-- Text section --
┌────────

- 2012 Nobel Prize in Physiology or Medicine

Intro
Sir John Bertrand Gurdon is an English developmental biologist. He is best known for his pioneering research in nuclear transplantation and cloning. In 2012, he and Shinya Yamanaka were awarded the Nobel Prize for Physiology or Medicine for the discovery that mature cells can be converted to stem cells.
Education and Work Experience
1960, DPhil, Department of Zoology, Oxford
1965-1972, Lecturer, Department of Zoology, Oxford
1983-2001, John Humphrey Plummer Professor of Cell Biology, University of Cambridge
2001-Present, Chair of the Cancer Research UK Gurdon Institute
Honors and Awards
1971, Fellow of the Royal Society
1978, Foreign Member of the American Academy of Arts and Sciences
1978, Foreign Associate of the U.S. National Academy of Sciences
1989, Wolf Prize in Medicine
1995, Knight Bachelor
2009, Albert Lasker Award for Basic Medical Research
2012, Nobel Prize in Physiology or Medicine
Major Academic Achievements
The contributions of Professor John B. Gurdon to molecular embryology span three decades and cover many of the exciting advances in this field. Perhaps the most influential of Gurdon s work is the introduction of the frog oocyte injection technology. In 1962, John Gurdon removed the nucleus of a fertilized egg cell from a frog and replaced it with the nucleus of a cell taken from a tadpole's intestine. This modified egg cell
grew into a new frog, proving that the mature cell still contained the genetic information needed to form all types of cells. In 1979, he became the head of the Medical Research Council LMB’s division of cell biology. While there he worked to identify the molecules in egg cells that were responsible for the nuclear reprogramming effect. Gurdon's recent research has focused on analyzing intercellular signaling factors involved in
cell differentiation, and on elucidating the mechanisms involved in reprogramming the nucleus in transplantation experiments, including the role of histone variants, and demethylation of the transplanted DNA.

└────────

-- What is required --
Render this sentence from the John Gurdon profile in French: "He is best known for his pioneering research in nuclear transplantation and cloning."

[Dataset entries]
┌────────

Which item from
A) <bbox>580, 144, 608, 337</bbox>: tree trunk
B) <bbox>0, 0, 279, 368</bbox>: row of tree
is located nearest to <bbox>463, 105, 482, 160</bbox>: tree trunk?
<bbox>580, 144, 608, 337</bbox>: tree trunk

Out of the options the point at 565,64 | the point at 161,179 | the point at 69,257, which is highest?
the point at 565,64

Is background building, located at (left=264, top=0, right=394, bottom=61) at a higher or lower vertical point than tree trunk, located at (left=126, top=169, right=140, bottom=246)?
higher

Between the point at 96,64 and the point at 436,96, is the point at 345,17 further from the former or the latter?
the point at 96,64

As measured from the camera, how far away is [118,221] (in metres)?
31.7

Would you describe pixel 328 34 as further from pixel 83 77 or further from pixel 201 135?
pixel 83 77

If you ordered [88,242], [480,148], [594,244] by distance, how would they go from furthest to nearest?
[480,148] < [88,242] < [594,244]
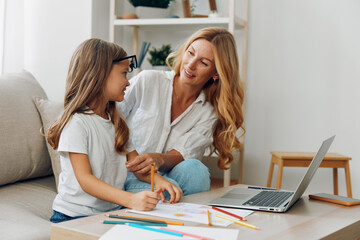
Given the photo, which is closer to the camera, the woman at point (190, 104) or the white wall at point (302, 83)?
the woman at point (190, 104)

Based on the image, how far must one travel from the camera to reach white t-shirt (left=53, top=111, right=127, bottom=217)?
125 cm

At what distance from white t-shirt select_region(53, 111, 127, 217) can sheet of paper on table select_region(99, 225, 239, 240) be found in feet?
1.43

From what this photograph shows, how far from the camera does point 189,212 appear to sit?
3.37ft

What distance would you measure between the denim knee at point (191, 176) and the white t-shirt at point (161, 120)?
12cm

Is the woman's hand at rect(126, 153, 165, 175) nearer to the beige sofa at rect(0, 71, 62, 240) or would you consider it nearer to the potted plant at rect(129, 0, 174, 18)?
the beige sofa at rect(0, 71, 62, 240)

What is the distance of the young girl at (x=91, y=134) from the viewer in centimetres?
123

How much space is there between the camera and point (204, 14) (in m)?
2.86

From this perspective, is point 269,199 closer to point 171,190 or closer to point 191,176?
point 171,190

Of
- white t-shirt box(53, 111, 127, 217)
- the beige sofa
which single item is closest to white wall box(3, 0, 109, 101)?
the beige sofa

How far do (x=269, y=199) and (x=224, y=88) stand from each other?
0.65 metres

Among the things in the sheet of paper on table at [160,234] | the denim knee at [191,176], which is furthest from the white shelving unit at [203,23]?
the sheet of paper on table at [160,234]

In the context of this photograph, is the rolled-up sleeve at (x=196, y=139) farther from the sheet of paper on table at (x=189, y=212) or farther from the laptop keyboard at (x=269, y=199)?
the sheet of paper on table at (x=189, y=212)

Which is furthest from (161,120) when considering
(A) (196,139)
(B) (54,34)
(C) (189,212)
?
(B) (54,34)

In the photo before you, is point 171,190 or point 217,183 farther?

└────────
┌────────

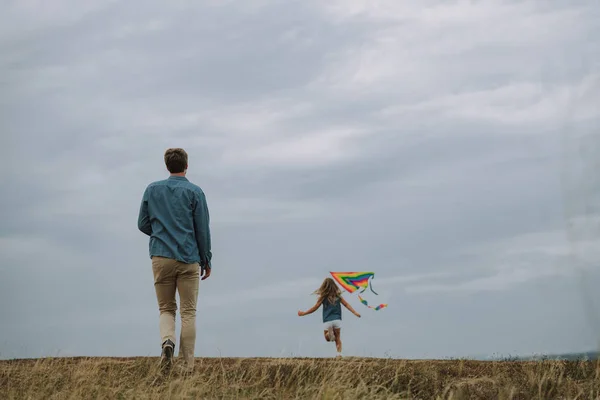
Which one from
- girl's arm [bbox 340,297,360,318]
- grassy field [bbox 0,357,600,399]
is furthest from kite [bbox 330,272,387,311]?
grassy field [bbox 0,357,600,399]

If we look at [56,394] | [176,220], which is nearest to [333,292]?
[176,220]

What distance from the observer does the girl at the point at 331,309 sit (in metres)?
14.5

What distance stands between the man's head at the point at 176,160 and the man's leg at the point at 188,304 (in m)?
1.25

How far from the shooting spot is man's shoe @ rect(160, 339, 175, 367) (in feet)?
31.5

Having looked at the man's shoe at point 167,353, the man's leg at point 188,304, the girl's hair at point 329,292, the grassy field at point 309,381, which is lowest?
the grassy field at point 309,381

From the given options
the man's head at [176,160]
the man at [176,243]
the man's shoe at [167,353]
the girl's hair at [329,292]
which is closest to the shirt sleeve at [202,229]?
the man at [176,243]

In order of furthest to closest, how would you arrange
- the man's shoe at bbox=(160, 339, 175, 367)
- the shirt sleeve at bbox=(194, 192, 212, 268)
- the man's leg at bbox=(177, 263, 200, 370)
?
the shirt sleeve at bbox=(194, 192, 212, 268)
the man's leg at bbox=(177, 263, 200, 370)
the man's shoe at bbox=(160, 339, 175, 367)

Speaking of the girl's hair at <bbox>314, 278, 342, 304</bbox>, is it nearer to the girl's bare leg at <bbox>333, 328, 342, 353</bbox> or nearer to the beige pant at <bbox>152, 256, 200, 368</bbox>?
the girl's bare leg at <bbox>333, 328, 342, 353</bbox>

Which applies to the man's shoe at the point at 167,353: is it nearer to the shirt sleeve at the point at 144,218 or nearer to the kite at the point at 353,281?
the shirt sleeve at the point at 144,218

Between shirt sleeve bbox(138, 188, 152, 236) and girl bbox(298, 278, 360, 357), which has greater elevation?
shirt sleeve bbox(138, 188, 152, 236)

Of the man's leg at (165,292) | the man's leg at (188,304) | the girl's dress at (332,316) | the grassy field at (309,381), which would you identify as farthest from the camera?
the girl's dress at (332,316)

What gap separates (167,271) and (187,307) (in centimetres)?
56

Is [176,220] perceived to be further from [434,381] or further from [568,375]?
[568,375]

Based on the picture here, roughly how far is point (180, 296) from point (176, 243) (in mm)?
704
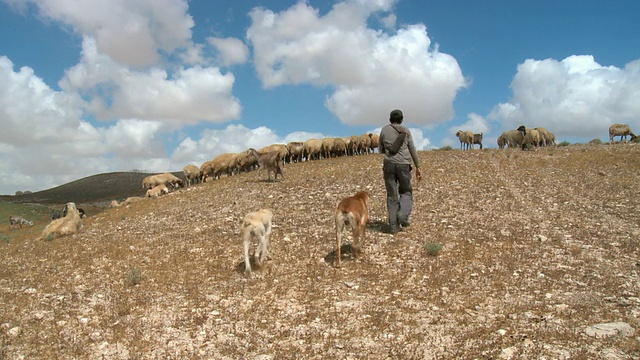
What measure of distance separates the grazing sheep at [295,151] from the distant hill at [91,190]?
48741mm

└────────

-- The answer --
Il est surtout connu pour ses recherches pionnières sur la transplantation nucléaire et le clonage.